=== Begin Enclosure ===
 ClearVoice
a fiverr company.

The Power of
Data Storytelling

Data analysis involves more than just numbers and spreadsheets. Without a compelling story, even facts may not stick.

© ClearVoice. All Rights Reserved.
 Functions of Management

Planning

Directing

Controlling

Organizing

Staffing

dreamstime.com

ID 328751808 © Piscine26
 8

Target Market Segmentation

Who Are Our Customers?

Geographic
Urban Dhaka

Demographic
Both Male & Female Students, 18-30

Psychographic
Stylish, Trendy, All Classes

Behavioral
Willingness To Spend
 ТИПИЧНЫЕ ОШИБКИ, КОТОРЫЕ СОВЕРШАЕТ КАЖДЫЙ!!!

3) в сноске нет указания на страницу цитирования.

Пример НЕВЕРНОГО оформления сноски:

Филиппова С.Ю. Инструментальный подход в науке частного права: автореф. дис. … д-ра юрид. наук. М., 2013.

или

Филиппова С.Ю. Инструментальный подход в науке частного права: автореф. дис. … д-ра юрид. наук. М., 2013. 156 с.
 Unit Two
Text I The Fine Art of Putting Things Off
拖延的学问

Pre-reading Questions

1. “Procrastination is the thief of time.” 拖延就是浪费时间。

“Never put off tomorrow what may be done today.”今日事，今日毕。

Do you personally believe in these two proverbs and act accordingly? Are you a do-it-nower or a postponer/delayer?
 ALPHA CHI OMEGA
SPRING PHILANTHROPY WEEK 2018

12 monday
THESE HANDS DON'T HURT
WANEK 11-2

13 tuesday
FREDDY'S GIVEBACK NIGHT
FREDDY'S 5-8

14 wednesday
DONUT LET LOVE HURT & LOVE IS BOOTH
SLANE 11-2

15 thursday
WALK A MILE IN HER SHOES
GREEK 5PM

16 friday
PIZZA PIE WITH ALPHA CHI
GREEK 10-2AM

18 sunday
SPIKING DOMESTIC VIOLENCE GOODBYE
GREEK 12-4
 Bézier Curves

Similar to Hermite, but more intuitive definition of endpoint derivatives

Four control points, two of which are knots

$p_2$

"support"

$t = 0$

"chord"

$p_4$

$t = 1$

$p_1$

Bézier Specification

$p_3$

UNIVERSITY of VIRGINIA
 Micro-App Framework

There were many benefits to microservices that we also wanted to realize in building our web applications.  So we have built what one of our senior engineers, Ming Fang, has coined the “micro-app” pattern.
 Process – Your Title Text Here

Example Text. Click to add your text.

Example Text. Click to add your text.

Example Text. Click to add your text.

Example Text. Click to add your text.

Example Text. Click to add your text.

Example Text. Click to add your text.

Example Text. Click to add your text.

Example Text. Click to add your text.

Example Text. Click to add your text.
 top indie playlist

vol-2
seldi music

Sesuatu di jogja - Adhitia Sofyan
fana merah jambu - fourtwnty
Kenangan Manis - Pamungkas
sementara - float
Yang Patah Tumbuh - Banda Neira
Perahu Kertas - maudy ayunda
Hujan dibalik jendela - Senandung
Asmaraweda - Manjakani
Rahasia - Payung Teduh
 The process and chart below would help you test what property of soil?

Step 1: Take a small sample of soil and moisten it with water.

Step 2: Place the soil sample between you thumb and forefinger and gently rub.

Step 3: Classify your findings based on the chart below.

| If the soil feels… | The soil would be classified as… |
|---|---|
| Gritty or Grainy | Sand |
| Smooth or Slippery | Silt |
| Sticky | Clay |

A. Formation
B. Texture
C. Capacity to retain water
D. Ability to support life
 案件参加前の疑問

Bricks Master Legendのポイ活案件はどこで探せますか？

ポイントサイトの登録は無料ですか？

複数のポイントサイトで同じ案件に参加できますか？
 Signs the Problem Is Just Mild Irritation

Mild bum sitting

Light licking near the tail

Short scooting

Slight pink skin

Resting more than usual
=== End Enclosure ===
The answer is to be one number: the count of lines in the entries containing the string "Data".

◆ Result: 2